Please copy the records below word for word, starting with the line that contains "How much of" and continuing through the end of the records. Leave the pictures out of your answer.

Image-linked spatial questions ::
▬▬▬

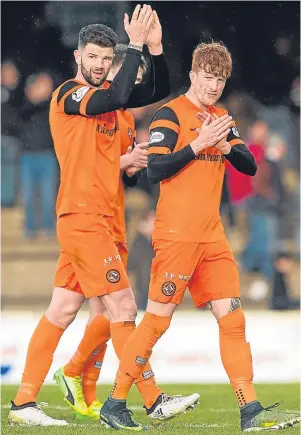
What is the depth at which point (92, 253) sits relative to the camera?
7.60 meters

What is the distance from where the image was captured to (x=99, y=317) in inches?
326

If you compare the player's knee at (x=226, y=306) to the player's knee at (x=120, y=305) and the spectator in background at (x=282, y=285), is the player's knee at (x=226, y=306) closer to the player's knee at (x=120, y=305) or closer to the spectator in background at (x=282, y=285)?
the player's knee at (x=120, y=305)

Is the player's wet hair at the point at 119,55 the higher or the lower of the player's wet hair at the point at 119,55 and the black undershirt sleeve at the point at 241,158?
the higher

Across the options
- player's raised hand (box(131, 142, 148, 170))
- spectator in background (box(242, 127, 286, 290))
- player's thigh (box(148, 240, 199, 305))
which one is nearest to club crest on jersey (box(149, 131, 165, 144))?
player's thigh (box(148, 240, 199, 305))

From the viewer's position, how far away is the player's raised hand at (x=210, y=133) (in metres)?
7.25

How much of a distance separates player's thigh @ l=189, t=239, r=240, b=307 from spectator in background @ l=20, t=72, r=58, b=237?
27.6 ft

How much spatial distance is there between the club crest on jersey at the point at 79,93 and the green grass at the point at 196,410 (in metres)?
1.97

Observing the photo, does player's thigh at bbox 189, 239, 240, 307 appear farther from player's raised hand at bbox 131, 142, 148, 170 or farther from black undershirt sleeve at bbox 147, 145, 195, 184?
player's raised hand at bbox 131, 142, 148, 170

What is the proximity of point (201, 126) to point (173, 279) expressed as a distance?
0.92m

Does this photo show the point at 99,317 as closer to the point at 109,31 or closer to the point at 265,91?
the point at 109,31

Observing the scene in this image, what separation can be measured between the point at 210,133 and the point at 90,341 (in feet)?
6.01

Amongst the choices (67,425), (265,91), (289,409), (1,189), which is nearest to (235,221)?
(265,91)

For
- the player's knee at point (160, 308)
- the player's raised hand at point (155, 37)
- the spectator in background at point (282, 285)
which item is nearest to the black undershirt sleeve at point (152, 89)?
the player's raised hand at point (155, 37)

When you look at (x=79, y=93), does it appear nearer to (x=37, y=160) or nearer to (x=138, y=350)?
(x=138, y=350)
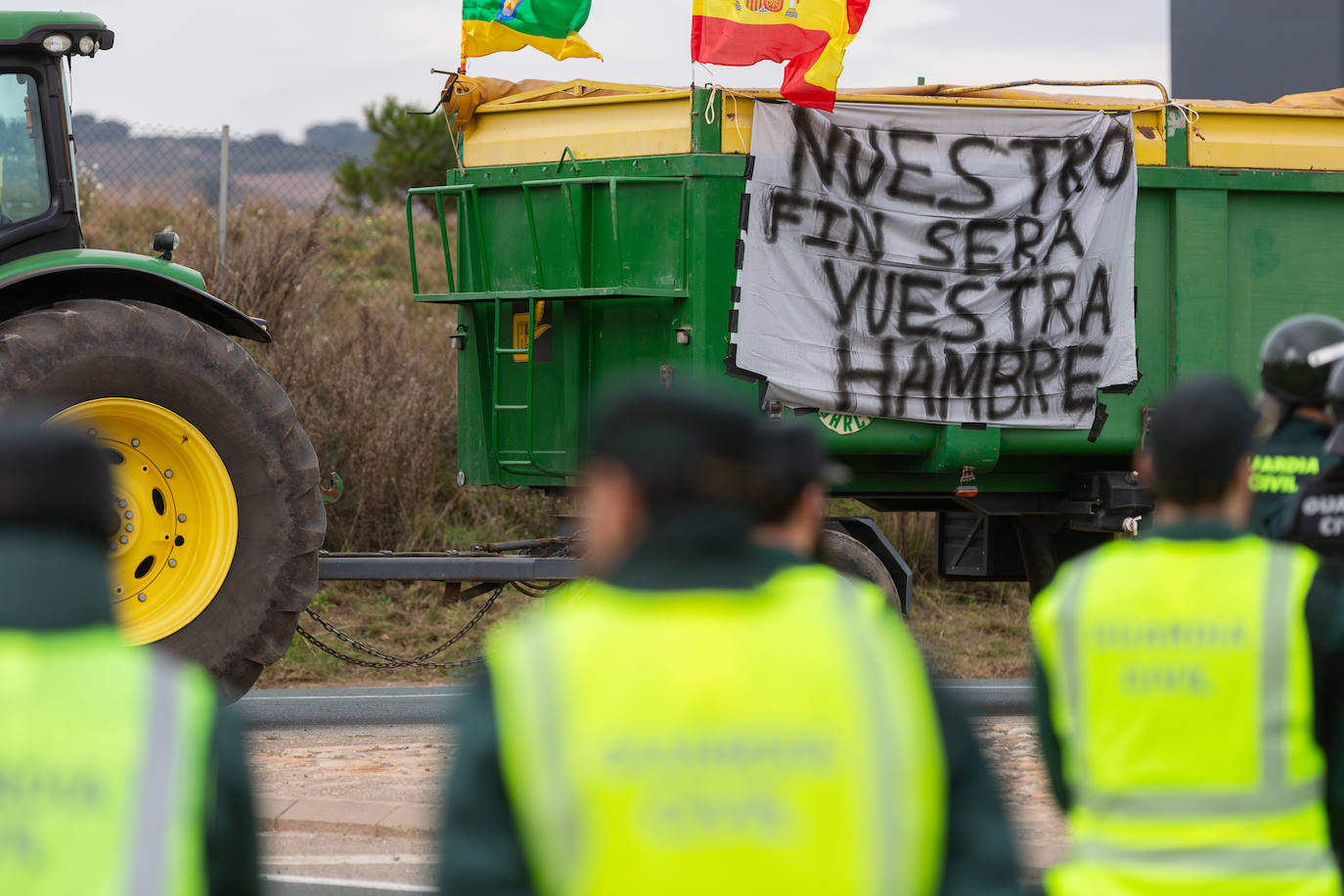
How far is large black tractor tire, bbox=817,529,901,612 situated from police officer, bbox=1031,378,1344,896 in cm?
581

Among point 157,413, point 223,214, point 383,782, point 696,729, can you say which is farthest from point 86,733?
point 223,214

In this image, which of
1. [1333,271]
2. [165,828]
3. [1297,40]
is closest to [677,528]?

▬▬▬

Answer below ::
How much of a distance separates player's thigh @ l=189, t=239, r=240, b=307 from spectator in background @ l=20, t=72, r=58, b=237?
27.6 ft

How much spatial distance is there between the club crest on jersey at the point at 79,93 and the green grass at the point at 196,410 (in metres)?
1.97

Observing the photo, does player's thigh at bbox 189, 239, 240, 307 appear farther from player's raised hand at bbox 131, 142, 148, 170 or farther from black undershirt sleeve at bbox 147, 145, 195, 184?
player's raised hand at bbox 131, 142, 148, 170

What is the proximity of point (201, 126) to point (173, 279) expressed as a distance?
0.92m

Does this photo show the point at 99,317 as closer to the point at 109,31 or closer to the point at 265,91?
the point at 109,31

Observing the scene in this image, what separation can be measured between the point at 210,133 and the point at 90,341 (in feet)?
6.01

Amongst the choices (67,425), (265,91), (289,409), (1,189), which is nearest to (235,221)?
(265,91)

For
- the player's knee at point (160, 308)
- the player's raised hand at point (155, 37)
- the spectator in background at point (282, 285)
which item is nearest to the black undershirt sleeve at point (152, 89)?
the player's raised hand at point (155, 37)

When you look at (x=79, y=93), does it appear nearer to (x=37, y=160) or nearer to (x=138, y=350)?
(x=138, y=350)
How far is large black tractor tire, bbox=817,529,901,612 situated from police officer, bbox=1031,378,1344,896 in cm?
581

Among point 157,413, point 223,214, point 383,782, point 696,729, can you say which is farthest from point 86,733?
point 223,214

In this image, which of
1. [1333,271]
2. [165,828]
3. [1297,40]
is closest to [677,528]?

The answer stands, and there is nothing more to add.